Hmm, maybe try dressing up and expressing your feminine side for long as you can, (a day or two etc etc) and have a long think about how it felt, what you liked/didn't like about it. Whatever conclusion you come to, remember that it's okay to be a man, it's okay to a women, it's okay to be both or neither, it's okay to be who you are <3 We're all here for you!! Hope this helps xx
I think this will take sometime from you to get to know your answer , try to dress more, try to spend more time outside, and really give it more time and see how you feel about it, and see if you like to live your life that way or not , at the end you don't have to be a trans if your not, there's other cross dressers and or transvestite people who i believe they're happy about it, and some of them are actually bi, So at the end do what make you feel happy . Cheers
It's possible that your feeling of wanting to still be a man comes from a place of internalized transmisogyny. This would mean that from living in this society that deeply hates trans women, you've learned you need to constantly affirm your maleness and discount any feelings of not being male, especially feelings of being female. Because apparently being a trans woman is the absolute worst thing someone assigned male at birth can be :dry:. If you come to a knee-jerk reaction of 'yes' when you consider the question of whether you really feel male, and don't feel any particular enjoyment in considering yourself male, I find it possible, but not assured, that identifying as male or partially male isn't for you. Does the idea of not identifying as male sound pleasant? After a period of repressing my femaleness and then rediscovering my gender variance, I thought I might still want to identify as male or partially male. I thought about it for months and gradually found I really didn't like anything about maleness in me, and found out it was just a mental defense mechanism. Also, there is an infinite number of ways to be trans. There are trans women, trans men, and many kinds of non-binary people, and what we do with our bodies or how we act is not determined by our identities. I consider myself to have been female my whole life, regardless of hormones, and regardless of genital shape. I did start hormones a bit over a year ago, because I wanted the changes. I also got facial feminization surgery, again because I wanted the changes. I'm not getting bottom surgery because I love my genitals as they are. Hormones and any kind of surgery are completely optional for every kind of trans person. Bottom line, do what makes you happy.

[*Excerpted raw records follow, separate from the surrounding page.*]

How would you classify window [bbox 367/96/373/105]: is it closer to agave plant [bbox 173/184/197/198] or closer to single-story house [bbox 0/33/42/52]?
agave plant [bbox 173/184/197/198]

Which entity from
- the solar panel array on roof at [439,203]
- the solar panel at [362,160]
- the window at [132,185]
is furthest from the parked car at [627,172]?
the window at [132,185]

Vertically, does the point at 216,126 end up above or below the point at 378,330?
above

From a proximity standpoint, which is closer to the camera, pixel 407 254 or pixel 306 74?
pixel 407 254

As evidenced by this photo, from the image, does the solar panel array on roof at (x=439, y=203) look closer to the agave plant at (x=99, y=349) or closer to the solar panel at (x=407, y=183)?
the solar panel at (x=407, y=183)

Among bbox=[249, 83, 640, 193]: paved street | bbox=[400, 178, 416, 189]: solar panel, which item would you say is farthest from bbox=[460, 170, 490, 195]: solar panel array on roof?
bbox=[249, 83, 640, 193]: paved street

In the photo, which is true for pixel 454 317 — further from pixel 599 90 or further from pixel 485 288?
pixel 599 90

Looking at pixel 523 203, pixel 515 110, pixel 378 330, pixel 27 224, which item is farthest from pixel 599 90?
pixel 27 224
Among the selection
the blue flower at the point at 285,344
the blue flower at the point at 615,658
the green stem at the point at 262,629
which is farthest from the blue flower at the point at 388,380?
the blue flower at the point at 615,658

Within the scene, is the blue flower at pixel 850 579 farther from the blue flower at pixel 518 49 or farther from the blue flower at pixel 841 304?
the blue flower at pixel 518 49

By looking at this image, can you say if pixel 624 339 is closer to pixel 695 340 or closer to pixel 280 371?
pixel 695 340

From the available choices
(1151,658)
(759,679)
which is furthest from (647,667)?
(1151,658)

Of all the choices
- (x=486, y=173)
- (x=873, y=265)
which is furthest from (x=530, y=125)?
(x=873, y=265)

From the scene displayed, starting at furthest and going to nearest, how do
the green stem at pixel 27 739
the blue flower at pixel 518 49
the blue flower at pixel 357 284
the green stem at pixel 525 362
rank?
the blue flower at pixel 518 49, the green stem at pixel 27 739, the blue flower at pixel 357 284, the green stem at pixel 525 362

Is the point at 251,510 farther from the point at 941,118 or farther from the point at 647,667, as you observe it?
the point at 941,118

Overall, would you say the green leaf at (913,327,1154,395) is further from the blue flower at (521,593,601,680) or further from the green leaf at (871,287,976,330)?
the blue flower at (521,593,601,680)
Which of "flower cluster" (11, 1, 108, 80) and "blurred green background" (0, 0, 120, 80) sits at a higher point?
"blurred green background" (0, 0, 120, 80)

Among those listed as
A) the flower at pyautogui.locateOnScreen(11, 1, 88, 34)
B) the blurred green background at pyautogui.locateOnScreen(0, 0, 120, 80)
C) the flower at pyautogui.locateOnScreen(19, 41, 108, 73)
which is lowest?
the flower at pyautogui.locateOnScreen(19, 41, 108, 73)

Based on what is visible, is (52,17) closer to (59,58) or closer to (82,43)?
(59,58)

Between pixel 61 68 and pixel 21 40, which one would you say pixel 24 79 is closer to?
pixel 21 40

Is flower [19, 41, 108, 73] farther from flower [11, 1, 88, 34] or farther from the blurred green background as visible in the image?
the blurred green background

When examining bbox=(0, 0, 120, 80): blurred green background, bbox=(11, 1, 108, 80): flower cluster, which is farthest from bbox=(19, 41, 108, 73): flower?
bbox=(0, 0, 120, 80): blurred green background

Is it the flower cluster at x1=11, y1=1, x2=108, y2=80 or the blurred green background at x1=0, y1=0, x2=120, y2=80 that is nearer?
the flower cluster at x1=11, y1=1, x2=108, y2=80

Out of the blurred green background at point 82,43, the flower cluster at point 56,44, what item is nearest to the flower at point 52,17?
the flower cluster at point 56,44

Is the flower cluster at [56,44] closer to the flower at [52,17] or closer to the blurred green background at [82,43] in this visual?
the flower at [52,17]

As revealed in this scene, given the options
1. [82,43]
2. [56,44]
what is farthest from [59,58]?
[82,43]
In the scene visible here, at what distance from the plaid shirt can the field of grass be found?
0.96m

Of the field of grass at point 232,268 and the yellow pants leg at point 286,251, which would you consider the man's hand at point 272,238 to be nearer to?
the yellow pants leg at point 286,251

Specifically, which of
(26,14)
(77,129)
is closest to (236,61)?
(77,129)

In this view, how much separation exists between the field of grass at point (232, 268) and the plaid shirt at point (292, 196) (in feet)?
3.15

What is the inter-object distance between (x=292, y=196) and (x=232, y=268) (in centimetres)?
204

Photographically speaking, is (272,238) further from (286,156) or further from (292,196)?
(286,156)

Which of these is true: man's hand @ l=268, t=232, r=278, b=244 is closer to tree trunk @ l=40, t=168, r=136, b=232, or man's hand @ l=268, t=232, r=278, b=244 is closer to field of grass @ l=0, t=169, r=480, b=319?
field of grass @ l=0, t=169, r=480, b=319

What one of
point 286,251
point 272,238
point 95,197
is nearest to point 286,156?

You can be a woman and feel male and vice versa. I don't know if there's a hard formula for how much male you can feel and still be a woman or how much woman you can feel and still be a male. But there are lots of ways to express gender other than dressing and looking gorgeous or handsome. I mean, yeah, I LOVE cute dresses and whatnot but I spend a lot of time in my gender through reading books and watching movies and TV shows and listening to music and writing stories that make me feel it. And talking to other women. That really helps the most, I think. Making connections to other women and just talking stuff out.